[Begin Data provided]

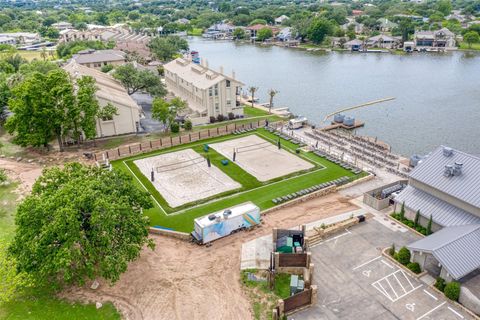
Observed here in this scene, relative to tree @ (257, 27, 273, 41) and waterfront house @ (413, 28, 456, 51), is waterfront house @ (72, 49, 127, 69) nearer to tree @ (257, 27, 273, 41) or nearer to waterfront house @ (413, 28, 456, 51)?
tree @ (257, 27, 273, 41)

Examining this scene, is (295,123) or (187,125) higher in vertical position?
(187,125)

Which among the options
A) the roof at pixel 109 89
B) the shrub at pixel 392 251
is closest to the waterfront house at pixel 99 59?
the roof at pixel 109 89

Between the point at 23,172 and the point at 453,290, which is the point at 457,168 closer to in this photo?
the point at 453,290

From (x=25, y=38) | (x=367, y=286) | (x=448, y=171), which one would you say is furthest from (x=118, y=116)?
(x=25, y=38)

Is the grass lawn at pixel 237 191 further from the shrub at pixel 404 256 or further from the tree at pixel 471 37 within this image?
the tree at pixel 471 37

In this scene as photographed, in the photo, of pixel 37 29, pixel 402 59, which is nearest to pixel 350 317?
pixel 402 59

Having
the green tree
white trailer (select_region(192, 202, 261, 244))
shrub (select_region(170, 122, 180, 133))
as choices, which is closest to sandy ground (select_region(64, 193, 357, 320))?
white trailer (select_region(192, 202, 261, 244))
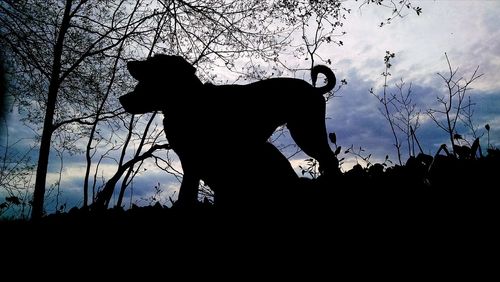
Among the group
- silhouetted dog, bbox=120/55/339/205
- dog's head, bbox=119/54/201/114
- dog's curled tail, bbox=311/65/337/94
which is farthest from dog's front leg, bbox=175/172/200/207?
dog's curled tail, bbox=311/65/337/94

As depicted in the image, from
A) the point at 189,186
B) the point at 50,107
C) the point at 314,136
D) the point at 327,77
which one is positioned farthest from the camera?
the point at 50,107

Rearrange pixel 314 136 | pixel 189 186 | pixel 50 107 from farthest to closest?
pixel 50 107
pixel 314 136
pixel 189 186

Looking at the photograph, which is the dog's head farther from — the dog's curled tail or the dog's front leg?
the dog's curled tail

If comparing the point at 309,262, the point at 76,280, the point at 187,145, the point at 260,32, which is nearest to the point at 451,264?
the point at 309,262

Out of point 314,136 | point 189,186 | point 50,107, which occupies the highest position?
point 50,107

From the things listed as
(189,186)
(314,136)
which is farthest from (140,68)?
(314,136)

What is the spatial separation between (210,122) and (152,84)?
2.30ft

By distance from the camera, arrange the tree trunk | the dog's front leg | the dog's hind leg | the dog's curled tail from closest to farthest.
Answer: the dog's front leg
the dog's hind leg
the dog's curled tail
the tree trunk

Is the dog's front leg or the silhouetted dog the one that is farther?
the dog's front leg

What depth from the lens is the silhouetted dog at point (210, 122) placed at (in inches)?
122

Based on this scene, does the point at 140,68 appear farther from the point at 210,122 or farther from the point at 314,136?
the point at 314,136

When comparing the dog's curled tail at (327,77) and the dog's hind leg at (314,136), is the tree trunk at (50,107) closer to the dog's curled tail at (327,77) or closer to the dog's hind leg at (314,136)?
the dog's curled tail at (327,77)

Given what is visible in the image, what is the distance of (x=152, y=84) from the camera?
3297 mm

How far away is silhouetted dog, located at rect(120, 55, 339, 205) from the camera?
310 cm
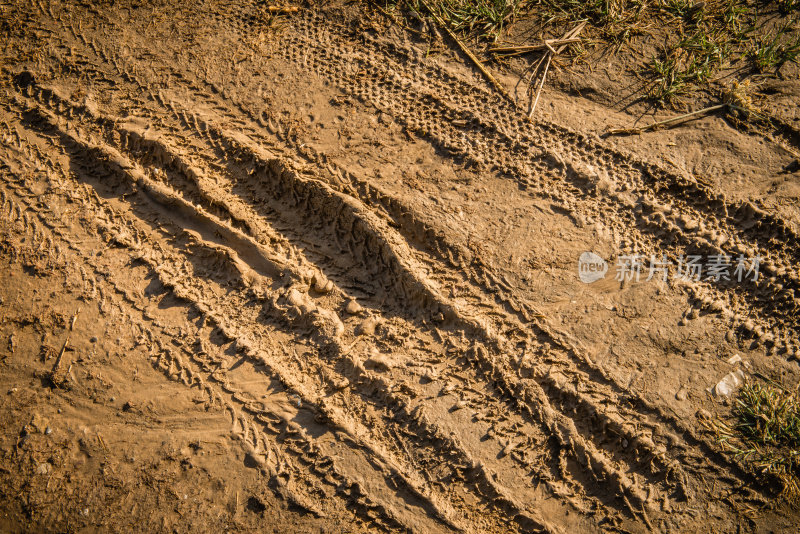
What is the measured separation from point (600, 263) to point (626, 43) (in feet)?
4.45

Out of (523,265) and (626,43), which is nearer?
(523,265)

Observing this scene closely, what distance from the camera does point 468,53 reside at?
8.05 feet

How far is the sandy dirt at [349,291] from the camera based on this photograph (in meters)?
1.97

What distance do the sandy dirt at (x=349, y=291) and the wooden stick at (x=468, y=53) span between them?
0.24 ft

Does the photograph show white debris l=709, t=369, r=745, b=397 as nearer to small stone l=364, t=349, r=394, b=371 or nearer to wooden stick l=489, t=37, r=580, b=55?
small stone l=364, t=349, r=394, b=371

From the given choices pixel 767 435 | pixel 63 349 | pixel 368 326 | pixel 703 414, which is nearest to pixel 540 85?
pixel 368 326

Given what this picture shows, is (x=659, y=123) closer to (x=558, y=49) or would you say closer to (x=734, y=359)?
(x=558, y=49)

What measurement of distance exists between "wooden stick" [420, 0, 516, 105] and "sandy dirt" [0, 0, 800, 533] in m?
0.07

[End Data provided]

» **Given task**:
Output the listing above as a Markdown table with columns Row and Text, starting at the line containing "What measurement of" and running through the final line. Number each line and omit blank lines.

» **Full answer**:
| Row | Text |
|---|---|
| 1 | What measurement of distance exists between "wooden stick" [420, 0, 516, 105] and "sandy dirt" [0, 0, 800, 533] in m? |
| 2 | 0.07 |